Rattrapés par les ronces, colonisés par d’autres métiers des déchets, les incinérateurs d’ordures d’une capacité de moins de 6 tonnes/heure se terrent. Le tonnage global des déchets incinérés par ces installations en régions Provence – Alpes – Côte d’Azur et Corse est évalué à environ 3,6 millions de tonnes. Ouverts entre 1963 et 1993 et fermés entre 1976 et décembre 2002, ils sont des sites potentiellement pollués. Lors de leur conception, il n’y avait pas de distinction entre les déchets ménagers, les déchets industriels banals, les déchets agricoles et de garages, et les déchets d’activités sanitaires.

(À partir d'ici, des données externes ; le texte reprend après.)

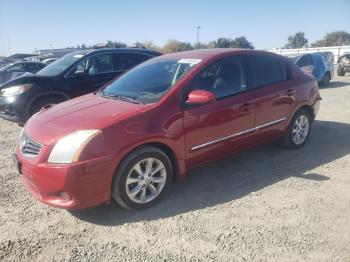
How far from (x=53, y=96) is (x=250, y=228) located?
210 inches

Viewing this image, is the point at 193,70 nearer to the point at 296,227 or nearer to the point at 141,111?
the point at 141,111

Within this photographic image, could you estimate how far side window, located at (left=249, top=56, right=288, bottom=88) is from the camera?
464 centimetres

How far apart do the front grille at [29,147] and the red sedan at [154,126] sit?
0.01 metres

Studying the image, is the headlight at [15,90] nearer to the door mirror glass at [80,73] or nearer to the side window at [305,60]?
the door mirror glass at [80,73]

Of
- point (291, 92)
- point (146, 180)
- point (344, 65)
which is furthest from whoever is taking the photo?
point (344, 65)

Les contrôles à l’entrée des sites étaient inexistants, les fours étaient souvent utilisés au delà de leurs capacités, et en sortie des cheminées les analyses se cantonnaient à des paramètres simplistes – conformes à la réglementation de l’époque – et terriblement insuffisants au regard de la protection des riverains et de l’environnement.
Les pouvoirs publics, les collectivités locales et les exploitants n’ont pas intérêt à évaluer le passif environnemental de ces installations dont les résidus de combustion -cendres et mâchefers- chargés de micropolluants ont été le plus souvent stockés à même le sol attenant ou dans des décharges brutes qualifiées à posteriori par les services administratifs de “Centre d’Enfouissement Technique”. Les métaux lourds transportés par les fumées sous des formes particulaires se sont déposés et accumulés au fil des décennies d’exploitation en champ proche des cheminées. L’impact de la migration et de l’accumulation des métaux lourds dans les sols suite au “rinçage” des mâchefers par les eaux de pluie est sous-estimé.

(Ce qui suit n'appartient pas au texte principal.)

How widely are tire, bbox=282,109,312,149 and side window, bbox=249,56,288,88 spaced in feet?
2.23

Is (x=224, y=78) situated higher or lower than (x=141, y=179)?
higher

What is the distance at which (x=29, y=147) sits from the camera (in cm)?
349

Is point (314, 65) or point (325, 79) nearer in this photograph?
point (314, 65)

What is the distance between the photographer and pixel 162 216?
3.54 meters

C’est pourquoi Robin des Bois mène de sa propre initiative depuis mai 2002 un inventaire des incinérateurs fermés depuis 25 ans et des décharges associées. Après la publication de l’inventaire Rhône-Alpes, un groupe de travail sur la fermeture des petits incinérateurs a été créé en juin 2003 par le Ministère de l’écologie. Robin des Bois y participe. Le but est d’élaborer un protocole de démantèlement des installations et de dépollution des sites.
L’inventaire PACA et Corse est le second à être publié. Ces régions ont dans ce domaine un patrimoine important. Il représente environ 1/5 du parc national. A ce jour, seulement une Étude Simplifiée des Risques (ESR) a été réalisée à Chateaurenard (Bouches-du-Rhône). Ces études portent l’empreinte du minimalisme technique et financier des cabinets d’audit et des collectivités. Les mâchefers y sont souvent considérés comme valorisables au seul regard de quelques analyses de polluants. La granulométrie du mélange cendres, mâchefers et les teneurs en déchets imbrûlés les rendent pourtant systématiquement impropres à l’utilisation comme remblais ou matériaux de voirie. Les hydrocarbures et le cuivre sont oubliés, les dioxines sont rarement abordées. Pourtant un rapport de l’INERIS publié en janvier 2002 indique que “ dans les chaussées anciennes dont la construction date de plus de vingt ans, les mâchefers révèlent des teneurs élevées comme le montre les sites de La Teste (227 ng I-TEQ/kg) et le Mans (721 ng I-TEQ/kg) ”.
Aujourd’hui, un incinérateur de conception moderne et en bon état de maintenance produit en moyenne 168 µg I-TEQ de dioxines par tonne brûlée dans les REFIOM (Résidus d’Épuration des Fumées d’Incinération d’Ordures Ménagères). Essentiellement piégées dans les REFIOM en association avec d’autres polluants, les dioxines sont confinées dans des centres de stockage de classe 1 et leur disponibilité pour l’environnement est considérée comme faible. Hier, ces dioxines étaient réparties dans les mâchefers, dans les cendres et à la périphérie du site par retombées atmosphériques. Il n’existait en effet aucun traitement des fumées, on se contentait à l’époque d’un rudimentaire dépoussiérage…
Les services de l’État, les détenteurs des sites, les associations locales et régionales de protection de l’environnement sont destinataires du rapport d’étape de Robin des Bois. Ce travail préliminaire devrait aider et inciter les différents observateurs et intervenants à mieux cerner les pollutions et les risques, et à agir dans les situations urgentes.